## Brief 1
Copy the stretch from "Like its smaller" through "shooting and accuracy." in the Heavy Starship Railgun passage, word for word.
## Brief 2
List every consequence of the weapon's size that the Heavy Starship Railgun passage states.

Owing to its longer barrel, the Heavy Starship Railgun are the largest version of Railweapon mounted on larger Tau spacecraft. Its size means that it can't be twin-linked, but it also means that it has a longer range and hits twice as hard. Only 3 Heavy Starship Railguns could be mounted on the largest of Tau Merchant Battleships as they are the only ones with the power to use these things in numbers.
Like its smaller brethren, it is mounted on a turret which allows it to hit anywhere. Although considered their analogue of a Nova Cannon, the Heavy Starship Railgun does not deal the same level of catastrophic explosion as its Imperial counterparts, rather, trading balls-out firepower with consistent shooting and accuracy.

## Given material
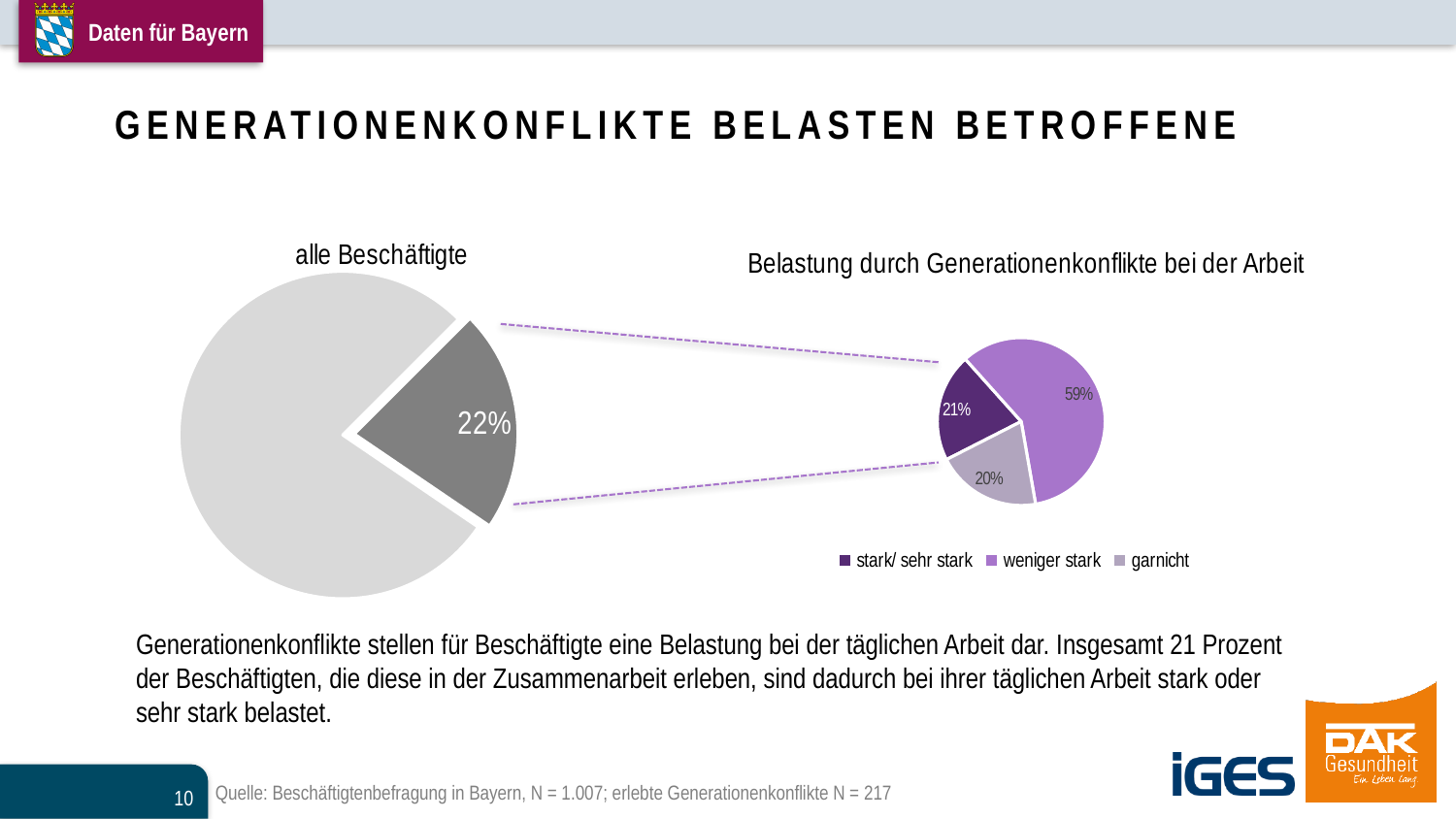
In the chart titled "Belastung durch Generationenkonflikte bei der Arbeit", is the share for "weniger stark" greater or less than 50%? greater In the chart titled "alle Beschäftigte", what percentage is shown on the exploded (separated) slice? 22% How many pie charts are shown on the slide? 2 In the chart titled "Belastung durch Generationenkonflikte bei der Arbeit", what share of respondents answered "stark/ sehr stark"? 21% In the chart titled "Belastung durch Generationenkonflikte bei der Arbeit", what share of respondents answered "garnicht"? 20% In the chart titled "Belastung durch Generationenkonflikte bei der Arbeit", which category has the largest share? weniger stark What kind of chart is the chart titled "alle Beschäftigte"? Pie chart In the chart titled "alle Beschäftigte", is the labelled 22% slice larger or smaller than the unlabelled remaining slice? smaller In the chart titled "Belastung durch Generationenkonflikte bei der Arbeit", what is the difference in percentage points between "weniger stark" and "garnicht"? 39 percentage points In the chart titled "Belastung durch Generationenkonflikte bei der Arbeit", how many categories does the legend list? 3 In the chart titled "Belastung durch Generationenkonflikte bei der Arbeit", which legend entry is shown in the darkest purple? stark/ sehr stark In the chart titled "Belastung durch Generationenkonflikte bei der Arbeit", what share of respondents answered "weniger stark"? 59%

## Solution 1
Like its smaller brethren, it is mounted on a turret which allows it to hit anywhere. Although considered their analogue of a Nova Cannon, the Heavy Starship Railgun does not deal the same level of catastrophic explosion as its Imperial counterparts, rather, trading balls-out firepower with consistent shooting and accuracy.

## Solution 2
- It can't be twin-linked.
- It has a longer range.
- It hits twice as hard.